## [ASSIGNMENT]
Skip the pictures and write out, word for word, the lines below from the one with "Explosion of fire" through the one with "Try out tips", inclusive.

─── SOURCE MATERIAL

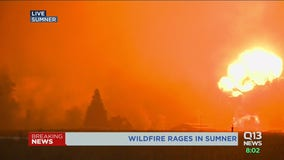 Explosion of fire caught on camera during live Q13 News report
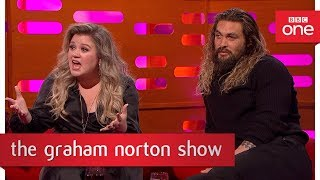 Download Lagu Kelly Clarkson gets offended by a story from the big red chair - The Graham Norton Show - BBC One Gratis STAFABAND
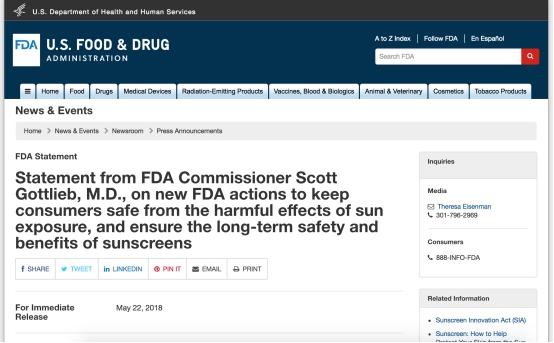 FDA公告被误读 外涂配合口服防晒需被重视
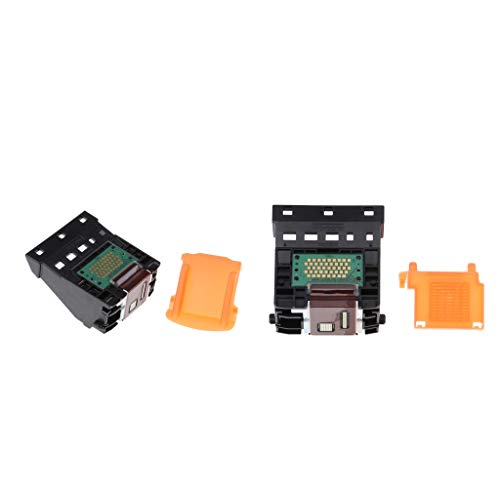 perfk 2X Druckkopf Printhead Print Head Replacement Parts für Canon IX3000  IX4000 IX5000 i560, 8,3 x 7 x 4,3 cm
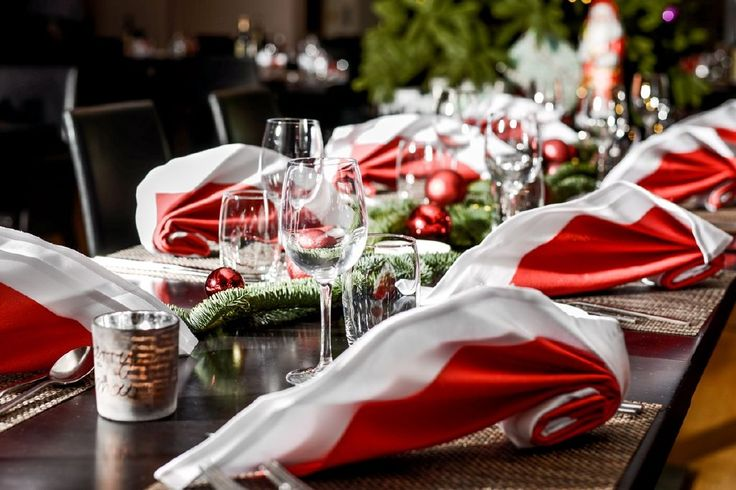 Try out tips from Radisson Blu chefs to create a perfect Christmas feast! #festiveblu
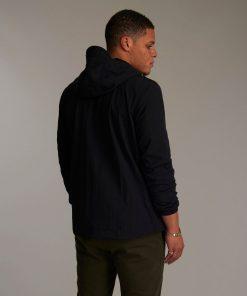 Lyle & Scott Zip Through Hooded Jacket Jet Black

──────
─── SOURCE MATERIAL

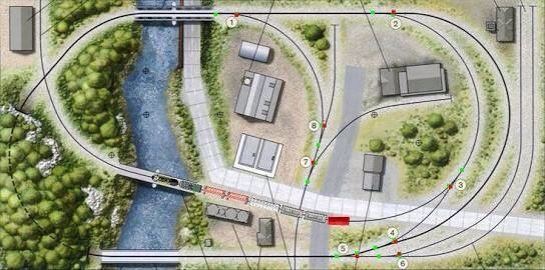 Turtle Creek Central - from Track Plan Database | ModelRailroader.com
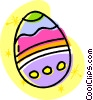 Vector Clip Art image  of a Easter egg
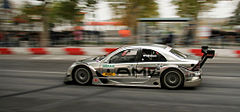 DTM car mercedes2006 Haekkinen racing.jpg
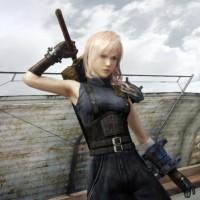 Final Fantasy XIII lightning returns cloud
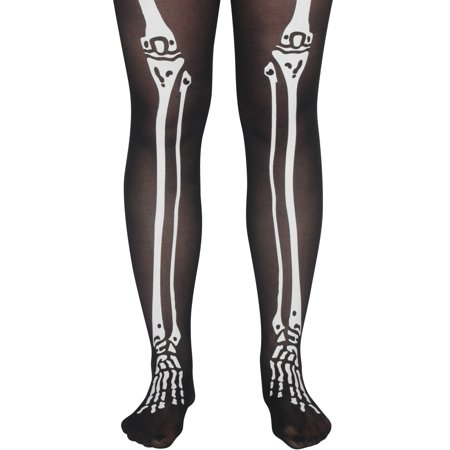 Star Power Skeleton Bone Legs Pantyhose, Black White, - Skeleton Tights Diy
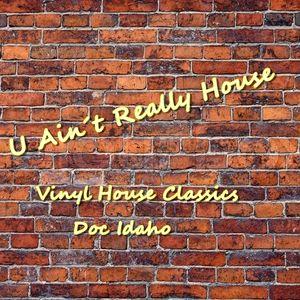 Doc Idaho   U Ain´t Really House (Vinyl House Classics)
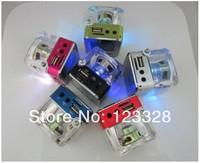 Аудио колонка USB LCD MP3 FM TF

──────
─── SOURCE MATERIAL

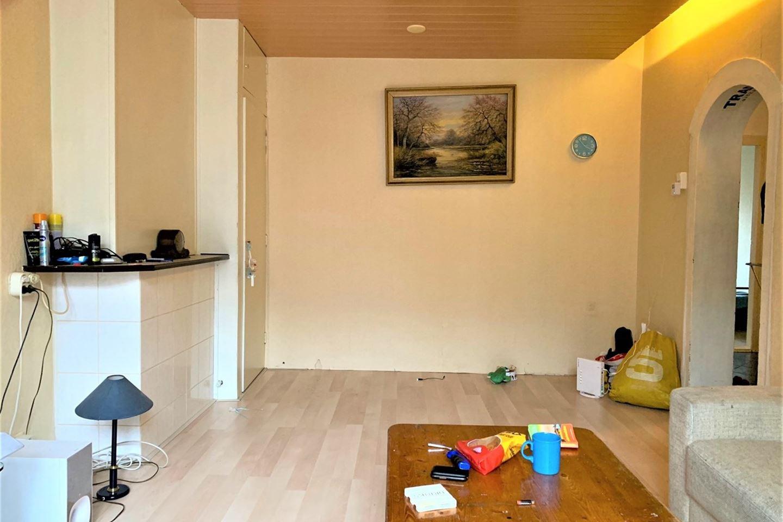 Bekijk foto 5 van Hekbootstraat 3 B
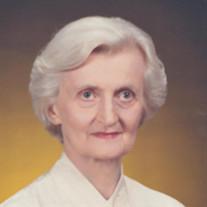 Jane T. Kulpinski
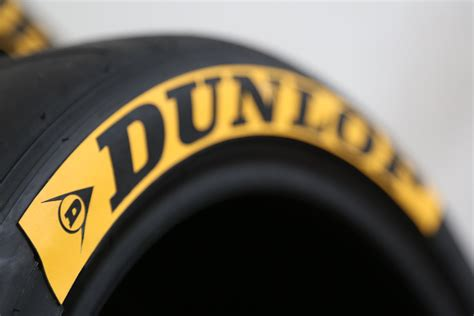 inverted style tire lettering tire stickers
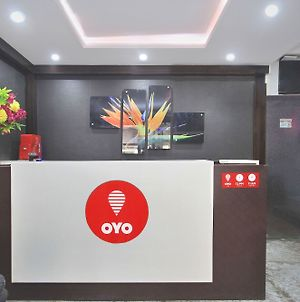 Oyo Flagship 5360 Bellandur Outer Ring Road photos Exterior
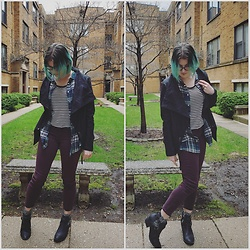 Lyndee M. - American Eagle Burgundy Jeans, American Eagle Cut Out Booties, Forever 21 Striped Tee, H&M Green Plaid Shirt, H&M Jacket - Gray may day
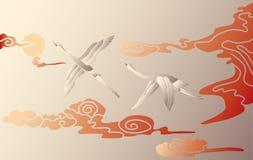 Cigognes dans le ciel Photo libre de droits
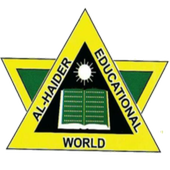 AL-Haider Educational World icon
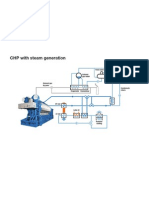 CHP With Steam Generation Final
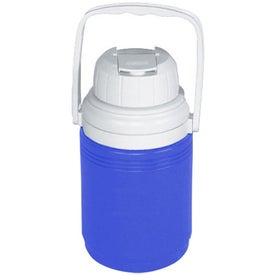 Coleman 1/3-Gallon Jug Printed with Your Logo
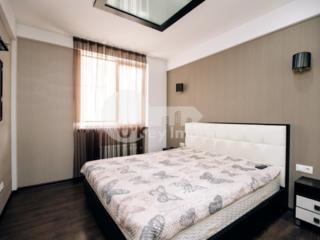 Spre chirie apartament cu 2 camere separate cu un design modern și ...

──────

## [OUTPUT BELOW]
 Explosion of fire caught on camera during live Q13 News report
 Download Lagu Kelly Clarkson gets offended by a story from the big red chair - The Graham Norton Show - BBC One Gratis STAFABAND
 FDA公告被误读 外涂配合口服防晒需被重视
 perfk 2X Druckkopf Printhead Print Head Replacement Parts für Canon IX3000  IX4000 IX5000 i560, 8,3 x 7 x 4,3 cm
 Try out tips from Radisson Blu chefs to create a perfect Christmas feast! #festiveblu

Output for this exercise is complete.